I'm doing this with children. My ex was a nasty, abusive drunk. I met a wonderful man a few months later and we have been together since. We have two children together but I live in my house and he lives on his farm. We see each other daily. It works for us. Many people, mainly our friends and family can't understand it but each to their own.

Lizzieregina · 16/01/2024 15:32

@bunhead1979 i told DH I had a brilliant idea, separate homes, and he was horrified 😂 He’d hate not living together. Honestly, I do like my time with him, but he definitely wouldn’t be replaced!
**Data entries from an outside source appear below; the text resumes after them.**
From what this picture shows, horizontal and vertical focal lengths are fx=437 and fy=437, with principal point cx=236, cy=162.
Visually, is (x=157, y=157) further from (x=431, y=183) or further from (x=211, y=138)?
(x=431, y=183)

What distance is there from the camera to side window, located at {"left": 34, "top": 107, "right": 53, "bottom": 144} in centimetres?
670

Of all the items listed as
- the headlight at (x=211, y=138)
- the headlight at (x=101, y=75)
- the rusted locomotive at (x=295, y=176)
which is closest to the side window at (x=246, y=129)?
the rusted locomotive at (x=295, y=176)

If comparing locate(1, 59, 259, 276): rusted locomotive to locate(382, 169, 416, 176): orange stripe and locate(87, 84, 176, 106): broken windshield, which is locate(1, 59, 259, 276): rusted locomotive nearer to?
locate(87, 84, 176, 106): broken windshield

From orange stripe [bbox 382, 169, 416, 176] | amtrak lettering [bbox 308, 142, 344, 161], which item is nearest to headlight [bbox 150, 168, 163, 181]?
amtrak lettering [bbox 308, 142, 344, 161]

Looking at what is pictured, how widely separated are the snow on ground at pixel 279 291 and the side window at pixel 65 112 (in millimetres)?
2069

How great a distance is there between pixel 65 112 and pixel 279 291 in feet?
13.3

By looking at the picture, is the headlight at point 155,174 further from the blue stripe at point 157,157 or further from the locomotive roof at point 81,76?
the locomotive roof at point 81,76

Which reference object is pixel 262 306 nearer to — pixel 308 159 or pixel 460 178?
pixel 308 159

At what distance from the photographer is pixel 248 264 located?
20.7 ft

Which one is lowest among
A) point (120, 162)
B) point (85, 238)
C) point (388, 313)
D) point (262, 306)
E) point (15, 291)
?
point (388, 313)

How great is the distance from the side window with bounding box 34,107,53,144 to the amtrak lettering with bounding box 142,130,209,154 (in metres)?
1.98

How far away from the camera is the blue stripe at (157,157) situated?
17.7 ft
Spookymormonhelldream · 16/01/2024 15:39

This is me! I'm 48, divorced, and I will NEVER live with a man again. All hard work and drudgery and no fun IME. At least if you live separately you can keep some romance alive!

Loubelou14 · 16/01/2024 15:42

This is something I'm struggling with. We're early 50s. I'd love to live together but it's not something we can do at the moment because I have kids and I wasn't ready to join up. I'd love to get married and feel like a proper couple. I'm constantly thinking about this at the moment. I hate travelling to his but the perk is the privacy. I want someone to share my life. I can see from these posts that we might not have to live together to do this but I feel sad inside like we'll never have the good parts of that .

Lachimolala · 16/01/2024 15:49

Yes I want this. I’m very open about it on first dates too. I won’t be having anymore children so I’m happy to spend time together, but keep our respective homes for ourselves.

TheBerry · 16/01/2024 15:58

Honestly yes I’d love that.

OnlyTheBravest · 16/01/2024 15:58

My partner and I have separate homes. We see each other/stay on the weekends. It gives us the time we need. No arguments about the house or bedrooms for each others children. I enjoy being the king of my castle.
It works for us.

competentadult · 16/01/2024 16:02

I wish this had been an option for me and DP.

If finances allowed it, I'd sign up.

CactusMactus · 16/01/2024 16:04

It woud be interesting to know how many men would like to live separately from their female partners... I am guessing not as many as the other way around (but totally guessing).

Blondehairgonewild · 16/01/2024 16:05

I think I have a unicorn! My DH does 90% of our washing, folding, putting clothes away. He’s rubbish at dusting so he’s maybe not a unicorn 🦄

I am quite social and would hate to live alone, I love having my DH here and kids. I think I might be a minority from this thread though

Sodndashitall · 16/01/2024 16:06

It's the way forward especially when you're a bit older/divorced etc.
I like my bed to myself, I am intolerant of snoring as getting a good night sleep hard enough as it is. I like watching my stuff on telly, I like eating my food and I dont want to think about another person all the time. Hard enough with two teens to run around after.
We have amazing weekends when we are together and fun and sex and all that but don't want it all the time !

MotherofGorgons · 16/01/2024 16:20

I appear to have a unicorn in that Dh never asks me where I am going and is tidier than me. He does snore, though. And watch way too much TV.